● **THE PROBLEM**:
Repeat, exactly and completely, the material that follows. Omit the pictures.
** Begin MATERIAL **
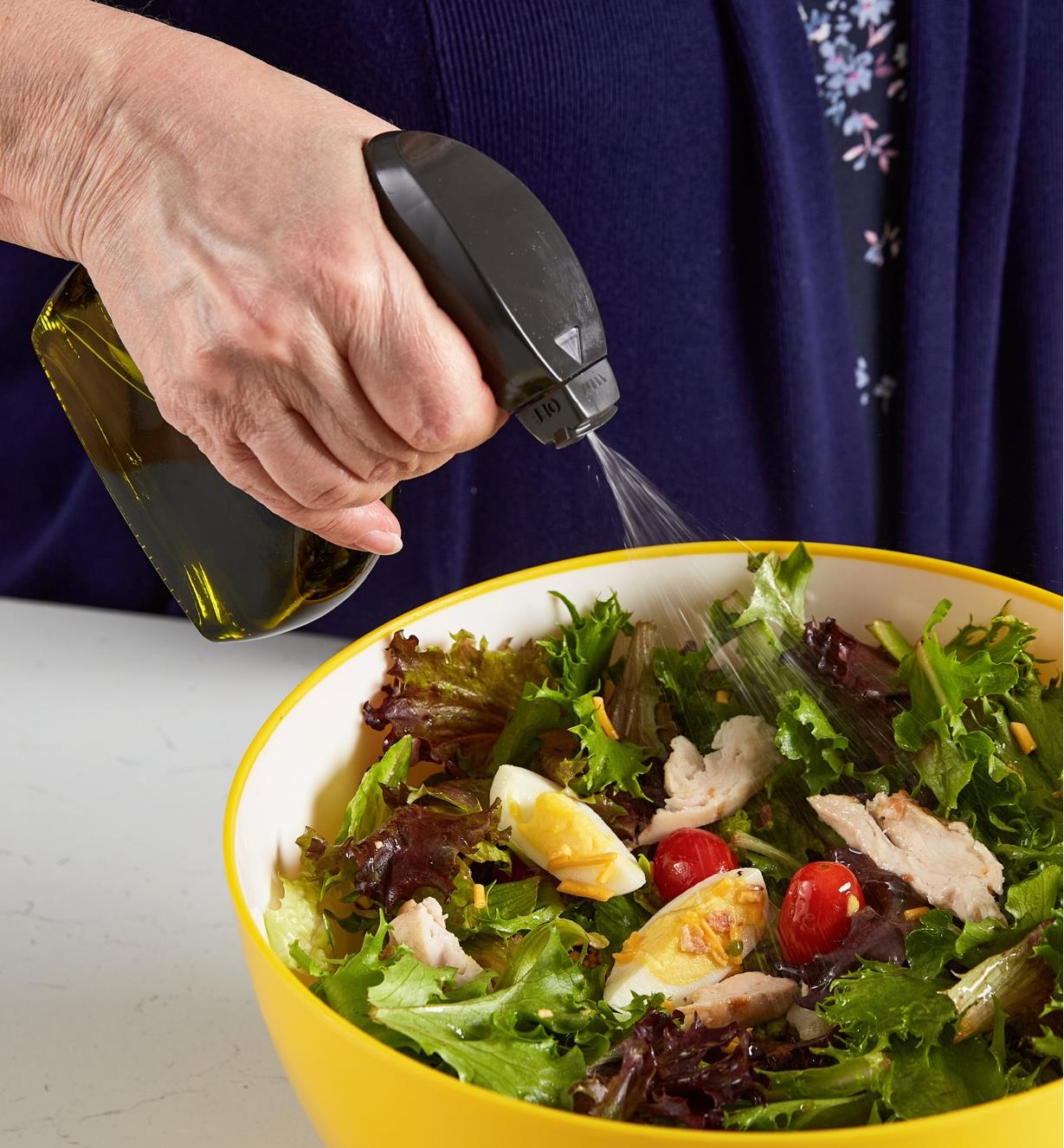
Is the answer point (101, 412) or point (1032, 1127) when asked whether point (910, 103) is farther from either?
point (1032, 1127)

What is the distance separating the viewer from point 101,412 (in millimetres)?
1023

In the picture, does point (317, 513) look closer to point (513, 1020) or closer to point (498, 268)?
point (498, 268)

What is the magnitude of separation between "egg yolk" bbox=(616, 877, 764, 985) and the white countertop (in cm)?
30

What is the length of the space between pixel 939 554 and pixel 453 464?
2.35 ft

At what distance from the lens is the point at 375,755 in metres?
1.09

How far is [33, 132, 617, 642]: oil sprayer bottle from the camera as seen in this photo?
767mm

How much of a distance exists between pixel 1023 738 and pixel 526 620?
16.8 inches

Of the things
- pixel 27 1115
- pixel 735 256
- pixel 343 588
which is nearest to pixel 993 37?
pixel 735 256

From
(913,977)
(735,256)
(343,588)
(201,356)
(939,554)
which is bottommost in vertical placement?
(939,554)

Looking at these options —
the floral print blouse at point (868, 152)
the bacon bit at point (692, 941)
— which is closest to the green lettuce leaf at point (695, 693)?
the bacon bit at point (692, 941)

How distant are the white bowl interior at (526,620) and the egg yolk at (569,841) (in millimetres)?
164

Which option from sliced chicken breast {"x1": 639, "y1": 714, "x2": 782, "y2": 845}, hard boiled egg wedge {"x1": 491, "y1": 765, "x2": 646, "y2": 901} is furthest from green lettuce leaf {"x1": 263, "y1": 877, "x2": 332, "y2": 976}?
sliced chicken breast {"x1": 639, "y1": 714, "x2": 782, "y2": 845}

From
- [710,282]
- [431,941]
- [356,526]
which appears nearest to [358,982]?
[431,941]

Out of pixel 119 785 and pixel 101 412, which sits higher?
** End MATERIAL **
● **RESPONSE TO THE TASK**:
Is the answer point (101, 412) or point (1032, 1127) when asked whether point (910, 103) is farther from either?
point (1032, 1127)

What is the distance separating the viewer from point 101,412 (in millimetres)?
1023

In the picture, does point (317, 513) look closer to point (513, 1020) or closer to point (498, 268)?
point (498, 268)

What is the magnitude of separation between "egg yolk" bbox=(616, 877, 764, 985) and the white countertop (in cm)?
30

What is the length of the space between pixel 939 554 and pixel 453 464?
2.35 ft

At what distance from the lens is the point at 375,755 in metres?
1.09

How far is [33, 132, 617, 642]: oil sprayer bottle from the camera as seen in this photo?
767mm

How much of a distance exists between pixel 1023 738 and pixel 526 620?
16.8 inches

Of the things
- pixel 27 1115
- pixel 735 256
- pixel 343 588
which is nearest to pixel 993 37?
pixel 735 256

From
(913,977)
(735,256)
(343,588)
(201,356)
(939,554)
which is bottommost in vertical placement?
(939,554)

Looking at these options —
the floral print blouse at point (868, 152)
the bacon bit at point (692, 941)
— which is closest to the green lettuce leaf at point (695, 693)?
the bacon bit at point (692, 941)

How distant are the white bowl interior at (526,620) and the egg yolk at (569,841) (in millimetres)?
164

Which option from sliced chicken breast {"x1": 639, "y1": 714, "x2": 782, "y2": 845}, hard boiled egg wedge {"x1": 491, "y1": 765, "x2": 646, "y2": 901} is furthest from green lettuce leaf {"x1": 263, "y1": 877, "x2": 332, "y2": 976}?
sliced chicken breast {"x1": 639, "y1": 714, "x2": 782, "y2": 845}

From
- [710,282]
- [431,941]
- [356,526]
which appears nearest to [358,982]?
[431,941]

Out of pixel 119 785 and pixel 101 412, which sits higher?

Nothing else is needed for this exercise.